Les outils d'influence énergétique appliqués au gaz de schiste aux Etats-Unis

François Damerval

01/2014

Ces dernières années, l’industrie américaine a développé un argumentaire et un vocabulaire destinés aux députés européens pour défendre les gaz de schiste et le nucléaire et influencé les futures législations européennes1

Cette tactique stylistique, concrétisée depuis quatre ans et demi dans un lobbying très actif auprès du Parlement européen, se manifeste par l’utilisation de noms d’influence, tels que « énergie décarbonnée » pour donner au nucléaire une image d’énergie de l’avenir susceptible de transformer demain ses déchets en matière réutilisable ; le charbon n’est plus sale mais du « charbon propre » ; les agrocarburants deviennent des « biocarburants », nom plus valorisant et vendeur.
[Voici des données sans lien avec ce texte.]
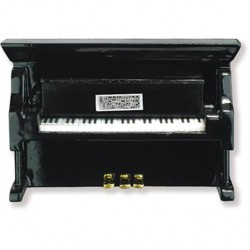 piano magnetic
Dans son ouvrage,  La Fabrique du mensonge2, Stéphane Foucart décrit les techniques d’influence utilisées par des industriels. Il y affirme  que  « l’instrumentalisation de la science est la forme la plus subtile de propagande ». En novembre dernier, à Varsovie, lors de la conférence des Nations-Unies sur le changement climatique, les questions énergétiques ont pris le dessus sur les questions climatiques. Il est vrai qu’organiser le sommet mondial du charbon propre en même temps que la conférence onusienne montre la volonté du pays hôte de brouiller, voire torpiller, les négociations, comme il l’avait déjà fait deux ans plus tôt en tant que Président du Conseil de l’Union européenne.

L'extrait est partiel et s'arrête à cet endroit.